■ **LISTED ENTRIES**
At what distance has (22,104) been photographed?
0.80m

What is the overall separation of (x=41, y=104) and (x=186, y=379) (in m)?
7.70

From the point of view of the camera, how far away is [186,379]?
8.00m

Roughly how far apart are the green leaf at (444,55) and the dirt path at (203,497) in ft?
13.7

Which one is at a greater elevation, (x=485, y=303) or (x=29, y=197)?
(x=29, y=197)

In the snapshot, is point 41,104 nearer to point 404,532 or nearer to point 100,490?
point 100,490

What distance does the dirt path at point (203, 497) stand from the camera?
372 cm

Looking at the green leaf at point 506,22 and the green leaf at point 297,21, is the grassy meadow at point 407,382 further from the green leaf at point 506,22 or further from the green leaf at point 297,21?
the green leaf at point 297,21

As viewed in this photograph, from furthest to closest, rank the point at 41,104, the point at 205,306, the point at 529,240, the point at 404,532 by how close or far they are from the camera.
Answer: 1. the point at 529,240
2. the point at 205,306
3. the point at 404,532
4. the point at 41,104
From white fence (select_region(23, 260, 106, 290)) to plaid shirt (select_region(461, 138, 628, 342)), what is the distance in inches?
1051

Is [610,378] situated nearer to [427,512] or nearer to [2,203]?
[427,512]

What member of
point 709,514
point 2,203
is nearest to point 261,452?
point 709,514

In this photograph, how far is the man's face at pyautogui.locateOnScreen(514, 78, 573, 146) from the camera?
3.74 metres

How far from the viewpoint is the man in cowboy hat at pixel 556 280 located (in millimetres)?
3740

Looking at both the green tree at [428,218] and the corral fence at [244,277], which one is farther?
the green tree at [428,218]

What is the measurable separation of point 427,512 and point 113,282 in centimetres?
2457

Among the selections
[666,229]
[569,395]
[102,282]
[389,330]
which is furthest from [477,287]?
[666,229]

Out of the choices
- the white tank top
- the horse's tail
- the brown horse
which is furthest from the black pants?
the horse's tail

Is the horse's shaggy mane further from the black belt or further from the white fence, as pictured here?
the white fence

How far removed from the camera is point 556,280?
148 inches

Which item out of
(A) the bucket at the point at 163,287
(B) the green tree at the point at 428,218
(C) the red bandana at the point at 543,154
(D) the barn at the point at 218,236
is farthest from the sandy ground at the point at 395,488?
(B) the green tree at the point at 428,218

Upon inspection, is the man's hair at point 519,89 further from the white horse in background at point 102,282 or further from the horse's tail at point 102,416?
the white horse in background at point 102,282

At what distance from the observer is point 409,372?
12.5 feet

■ **AIM OF THE TASK**
Format every line of the records above as one numbered list, and leave out the blank lines.

■ **RIGHT ANSWER**
1. At what distance has (22,104) been photographed?
2. 0.80m
3. What is the overall separation of (x=41, y=104) and (x=186, y=379) (in m)?
4. 7.70
5. From the point of view of the camera, how far away is [186,379]?
6. 8.00m
7. Roughly how far apart are the green leaf at (444,55) and the dirt path at (203,497) in ft?
8. 13.7
9. Which one is at a greater elevation, (x=485, y=303) or (x=29, y=197)?
10. (x=29, y=197)
11. In the snapshot, is point 41,104 nearer to point 404,532 or nearer to point 100,490?
12. point 100,490
13. What distance does the dirt path at point (203, 497) stand from the camera?
14. 372 cm
15. Looking at the green leaf at point 506,22 and the green leaf at point 297,21, is the grassy meadow at point 407,382 further from the green leaf at point 506,22 or further from the green leaf at point 297,21?
16. the green leaf at point 297,21
17. As viewed in this photograph, from furthest to closest, rank the point at 41,104, the point at 205,306, the point at 529,240, the point at 404,532 by how close or far they are from the camera.
18. Answer: 1. the point at 529,240
19. 2. the point at 205,306
20. 3. the point at 404,532
21. 4. the point at 41,104
22. From white fence (select_region(23, 260, 106, 290)) to plaid shirt (select_region(461, 138, 628, 342)), what is the distance in inches?
23. 1051
24. Is [610,378] situated nearer to [427,512] or nearer to [2,203]?
25. [427,512]
26. What member of
27. point 709,514
28. point 2,203
29. is nearest to point 261,452?
30. point 709,514
31. In this photograph, how far is the man's face at pyautogui.locateOnScreen(514, 78, 573, 146) from the camera?
32. 3.74 metres
33. How far from the viewpoint is the man in cowboy hat at pixel 556 280 located (in millimetres)?
34. 3740
35. Looking at both the green tree at [428,218] and the corral fence at [244,277], which one is farther?
36. the green tree at [428,218]
37. What is the measurable separation of point 427,512 and point 113,282 in centimetres?
38. 2457
39. Among the selections
40. [666,229]
41. [569,395]
42. [102,282]
43. [389,330]
44. which is furthest from [477,287]?
45. [666,229]
46. Out of the choices
47. - the white tank top
48. - the horse's tail
49. - the brown horse
50. which is furthest from the black pants?
51. the horse's tail
52. Is the horse's shaggy mane further from the black belt or further from the white fence, as pictured here?
53. the white fence
54. How far removed from the camera is point 556,280?
55. 148 inches
56. Which item out of
57. (A) the bucket at the point at 163,287
58. (B) the green tree at the point at 428,218
59. (C) the red bandana at the point at 543,154
60. (D) the barn at the point at 218,236
61. is farthest from the sandy ground at the point at 395,488?
62. (B) the green tree at the point at 428,218
63. Upon inspection, is the man's hair at point 519,89 further from the white horse in background at point 102,282 or further from the horse's tail at point 102,416?
64. the white horse in background at point 102,282
65. At what distance from the observer is point 409,372?
66. 12.5 feet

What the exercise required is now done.